# [YOUR GOAL]
Copy the lines from the one containing "What is the" through the one containing "79.1 meters", changing "dense forest" to "thick woodland" and leaving everything else the same.

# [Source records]
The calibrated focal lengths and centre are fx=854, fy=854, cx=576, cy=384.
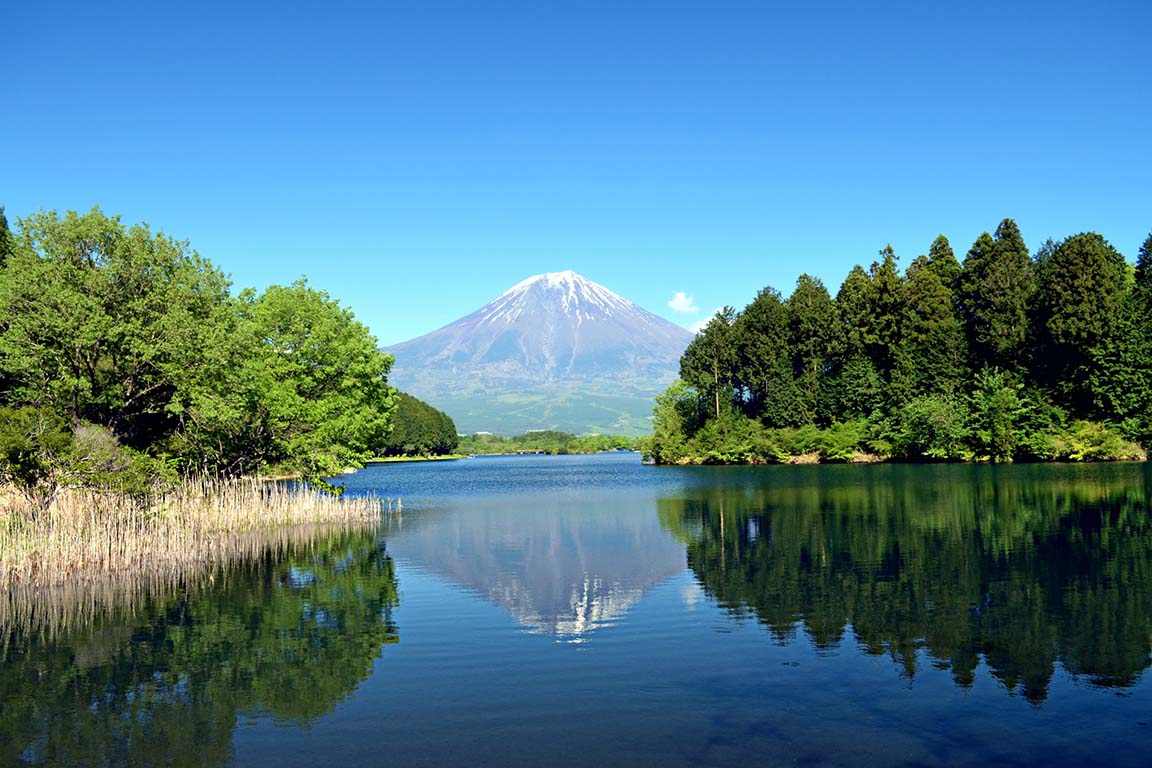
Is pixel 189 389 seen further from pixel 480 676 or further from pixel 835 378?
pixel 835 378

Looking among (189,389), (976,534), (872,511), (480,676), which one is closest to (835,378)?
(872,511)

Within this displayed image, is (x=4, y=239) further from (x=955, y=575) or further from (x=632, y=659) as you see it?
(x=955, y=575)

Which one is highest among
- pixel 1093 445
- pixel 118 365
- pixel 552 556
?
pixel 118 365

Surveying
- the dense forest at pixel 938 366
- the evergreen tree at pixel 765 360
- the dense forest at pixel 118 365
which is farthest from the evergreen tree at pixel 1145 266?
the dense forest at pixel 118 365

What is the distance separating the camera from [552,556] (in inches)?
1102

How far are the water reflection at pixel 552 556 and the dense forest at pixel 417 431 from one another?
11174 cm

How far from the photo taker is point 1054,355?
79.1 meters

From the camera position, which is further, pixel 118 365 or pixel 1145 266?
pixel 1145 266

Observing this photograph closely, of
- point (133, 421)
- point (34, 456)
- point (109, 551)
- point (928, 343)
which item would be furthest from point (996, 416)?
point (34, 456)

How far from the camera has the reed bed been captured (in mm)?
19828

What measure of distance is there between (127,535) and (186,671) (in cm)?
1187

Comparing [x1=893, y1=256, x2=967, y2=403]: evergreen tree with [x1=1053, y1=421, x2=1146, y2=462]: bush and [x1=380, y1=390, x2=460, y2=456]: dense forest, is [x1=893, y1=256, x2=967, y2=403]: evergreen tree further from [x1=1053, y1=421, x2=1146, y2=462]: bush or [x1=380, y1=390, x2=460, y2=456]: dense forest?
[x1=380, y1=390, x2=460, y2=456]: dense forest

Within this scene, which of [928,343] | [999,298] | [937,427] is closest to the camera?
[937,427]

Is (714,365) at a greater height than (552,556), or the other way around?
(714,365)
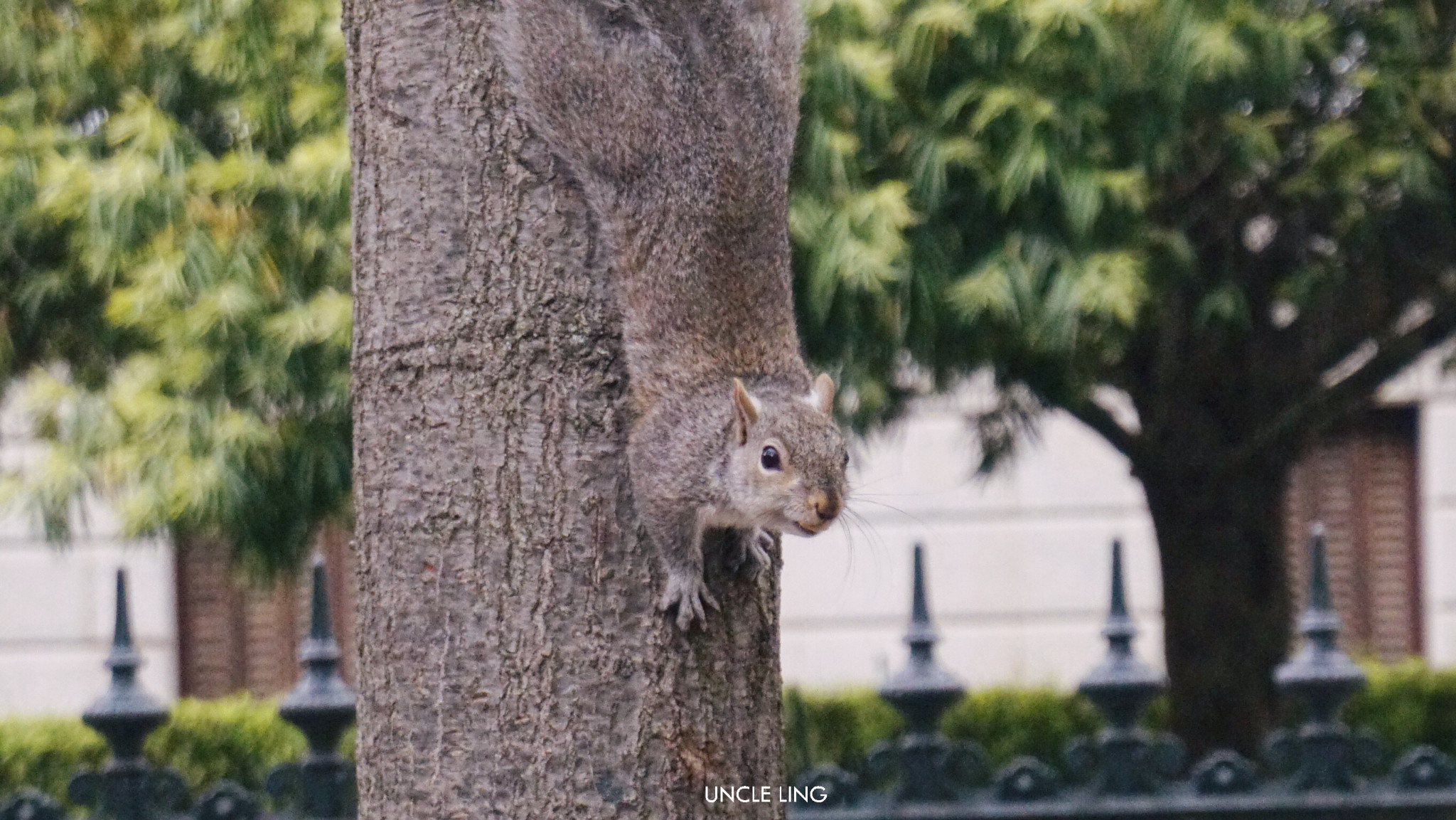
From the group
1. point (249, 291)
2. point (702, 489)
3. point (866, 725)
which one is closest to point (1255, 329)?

# [EXERCISE RESPONSE]
What is the distance separating the camera from [552,556] (in inches)?
1102

How far are the water reflection at pixel 552 556 and the thick woodland at pixel 417 431 from one another?
11174 cm

How far from the photo taker is point 1054,355?
79.1 meters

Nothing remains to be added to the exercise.